Friday, January 1, 2010

The Maine Massacre

Janwillem van de Wetering
G.K. Hall & Co.
Boston, Massachusetts 1979

I first read Van de Wetering’s books many years ago. He is a former Zen monk and wrote two books about his experiences, first as a novice monk in a Japanese Zen Buddhist monastery The Empty Mirror and again in an American Zen community in New England. A Glimpse of Nothingness. And now, this year, I’ve discovered from a friend that he wrote many mystery novels – the Amsterdam cop series is probably most famous. He volunteered for the Amsterdam Reserve Police, doing uniform duty as a constable, later constable-first-class, and passing sergeant and inspector exams

Het Werkbezoek ("The Working Visit," published as The Maine Massacre), which in its French translation won the Grand Prix Policier, brings the commissaris and de Gier (police officers from Amsterdam) to the Maine woods in winter, where they solve a series of murders and along the way encounter a very intellectual gang of young nihilists and a rich hermit. They find a town full of suspects and a series of shady real estate deals seemingly connected to the death of the commissaris' brother-in-law. He has traveled to assist his sister in the settlement of her affairs so that she might return to her homeland in the Netherlands. Sergeant de Gier, worried about the old man's failing health, follows - on the pretext of studying American police methods.
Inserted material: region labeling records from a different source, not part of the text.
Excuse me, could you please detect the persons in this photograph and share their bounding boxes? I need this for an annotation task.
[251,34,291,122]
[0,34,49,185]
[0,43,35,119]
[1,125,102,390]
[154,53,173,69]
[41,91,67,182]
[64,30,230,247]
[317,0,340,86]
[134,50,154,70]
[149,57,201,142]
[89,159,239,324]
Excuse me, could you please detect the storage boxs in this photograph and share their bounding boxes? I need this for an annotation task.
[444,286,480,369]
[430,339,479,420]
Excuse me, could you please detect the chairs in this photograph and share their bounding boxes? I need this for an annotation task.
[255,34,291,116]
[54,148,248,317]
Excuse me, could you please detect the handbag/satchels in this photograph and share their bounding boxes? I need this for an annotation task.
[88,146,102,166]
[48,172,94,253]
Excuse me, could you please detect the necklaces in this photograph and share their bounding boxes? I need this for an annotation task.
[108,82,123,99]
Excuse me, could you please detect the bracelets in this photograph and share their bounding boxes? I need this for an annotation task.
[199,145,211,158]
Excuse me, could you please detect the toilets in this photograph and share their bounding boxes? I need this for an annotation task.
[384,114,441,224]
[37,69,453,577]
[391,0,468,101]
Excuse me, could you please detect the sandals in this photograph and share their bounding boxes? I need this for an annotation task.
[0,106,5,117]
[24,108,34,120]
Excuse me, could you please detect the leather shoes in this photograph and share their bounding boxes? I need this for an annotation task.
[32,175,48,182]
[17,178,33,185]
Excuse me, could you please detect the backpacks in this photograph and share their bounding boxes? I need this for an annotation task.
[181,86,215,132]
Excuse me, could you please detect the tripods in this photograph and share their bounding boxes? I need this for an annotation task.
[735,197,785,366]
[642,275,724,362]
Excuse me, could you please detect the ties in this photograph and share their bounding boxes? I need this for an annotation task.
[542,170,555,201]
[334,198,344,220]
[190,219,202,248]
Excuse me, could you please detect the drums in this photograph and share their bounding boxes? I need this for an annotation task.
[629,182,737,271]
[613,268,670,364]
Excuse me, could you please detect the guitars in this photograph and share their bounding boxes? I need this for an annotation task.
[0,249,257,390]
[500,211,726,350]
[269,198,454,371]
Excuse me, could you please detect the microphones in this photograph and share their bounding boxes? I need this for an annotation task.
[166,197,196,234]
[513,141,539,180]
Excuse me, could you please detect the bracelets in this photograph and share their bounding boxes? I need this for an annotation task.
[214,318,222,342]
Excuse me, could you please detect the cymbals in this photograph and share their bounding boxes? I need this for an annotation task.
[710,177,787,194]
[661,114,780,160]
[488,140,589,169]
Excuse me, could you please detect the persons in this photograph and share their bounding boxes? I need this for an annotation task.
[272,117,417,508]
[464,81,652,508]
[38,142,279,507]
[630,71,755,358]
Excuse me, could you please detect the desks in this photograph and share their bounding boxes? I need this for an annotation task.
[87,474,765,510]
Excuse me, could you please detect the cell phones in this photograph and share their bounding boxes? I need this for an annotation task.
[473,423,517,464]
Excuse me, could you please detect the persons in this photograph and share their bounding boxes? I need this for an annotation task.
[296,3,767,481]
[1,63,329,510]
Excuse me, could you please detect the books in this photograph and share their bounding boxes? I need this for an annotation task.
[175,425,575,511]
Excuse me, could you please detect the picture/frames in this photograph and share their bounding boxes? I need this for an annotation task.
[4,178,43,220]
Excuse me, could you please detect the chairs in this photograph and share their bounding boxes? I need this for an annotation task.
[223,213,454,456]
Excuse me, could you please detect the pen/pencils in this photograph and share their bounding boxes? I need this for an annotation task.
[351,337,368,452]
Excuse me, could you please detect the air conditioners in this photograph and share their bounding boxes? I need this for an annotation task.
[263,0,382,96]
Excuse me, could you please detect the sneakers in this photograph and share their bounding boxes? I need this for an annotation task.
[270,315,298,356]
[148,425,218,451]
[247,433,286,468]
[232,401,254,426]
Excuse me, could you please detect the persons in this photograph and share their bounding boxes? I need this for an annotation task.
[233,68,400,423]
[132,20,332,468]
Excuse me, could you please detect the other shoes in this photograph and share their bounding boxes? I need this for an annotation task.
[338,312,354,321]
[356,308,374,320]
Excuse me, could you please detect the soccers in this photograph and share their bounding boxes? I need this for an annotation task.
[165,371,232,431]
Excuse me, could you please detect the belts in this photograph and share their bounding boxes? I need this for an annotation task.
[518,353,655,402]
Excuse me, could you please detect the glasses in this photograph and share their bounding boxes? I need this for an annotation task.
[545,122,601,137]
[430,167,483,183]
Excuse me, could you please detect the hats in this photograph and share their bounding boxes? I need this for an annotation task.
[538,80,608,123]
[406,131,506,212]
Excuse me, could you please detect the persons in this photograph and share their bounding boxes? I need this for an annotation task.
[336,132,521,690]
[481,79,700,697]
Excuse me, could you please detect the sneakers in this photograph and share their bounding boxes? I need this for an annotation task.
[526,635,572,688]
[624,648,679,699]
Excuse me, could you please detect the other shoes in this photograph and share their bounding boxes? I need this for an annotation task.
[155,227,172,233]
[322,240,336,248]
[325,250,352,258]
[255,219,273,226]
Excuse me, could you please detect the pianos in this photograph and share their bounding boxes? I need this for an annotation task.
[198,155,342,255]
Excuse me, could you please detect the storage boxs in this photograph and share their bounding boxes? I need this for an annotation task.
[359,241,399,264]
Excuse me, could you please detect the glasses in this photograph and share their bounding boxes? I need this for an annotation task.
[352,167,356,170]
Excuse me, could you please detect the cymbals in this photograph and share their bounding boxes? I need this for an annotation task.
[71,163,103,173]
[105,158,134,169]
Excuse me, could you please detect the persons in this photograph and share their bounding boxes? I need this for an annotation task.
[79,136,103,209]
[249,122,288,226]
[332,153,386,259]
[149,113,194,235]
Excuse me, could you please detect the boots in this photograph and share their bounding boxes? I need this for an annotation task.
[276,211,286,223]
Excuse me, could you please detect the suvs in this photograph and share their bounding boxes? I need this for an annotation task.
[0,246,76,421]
Possibly because so much of his own life and personality went into his main character, van de Wetering failed to give him a name. In novel after novel he just appears as “de Commissaris”, the Inspector. The inspector’s two underlings, Grijpstra and de Gier, lent their names to about 15 of his novels.

The book is interesting because the characters are real; this one gives a peculiarly Dutch perspective on American culture, which at times is laugh-out-loud funny, like de Gier, in his eternally curious cop mode, wondering why on earth anyone would buy bags of ice.

His background in Zen philosophy really shows, as here where he describes Fox’s answer to a question about “the hermit”.

Jeremy is my local sage. I used to go over to the island and I would ask him questions, but he never answered. He would talk about other things instead, different things altogether. Tell me stories, jokes, anything. But he never seemed to hear what I asked. Then later, maybe the next day, I would think about what he had said and find that he had answered. Very funny, and annoying too. He plays around, and very seriously, once you get a feeling as to what he is doing. But go ahead, you can ask me questions now. I may want to try to imitate Jeremy’s method, but I won’t be as good at it as he is.

I intend to read more of this series now that I’ve found it … one more is on my request list at the library

Coincidentally, while I was reading this, steeped in the icy cold Maine winter, we watched that old movie Cider House Rules, one of my many favorites of John Irving. And I’ve always remembered the line that Michael Caine says each night, “good night you princes of Maine and you kings of New England.”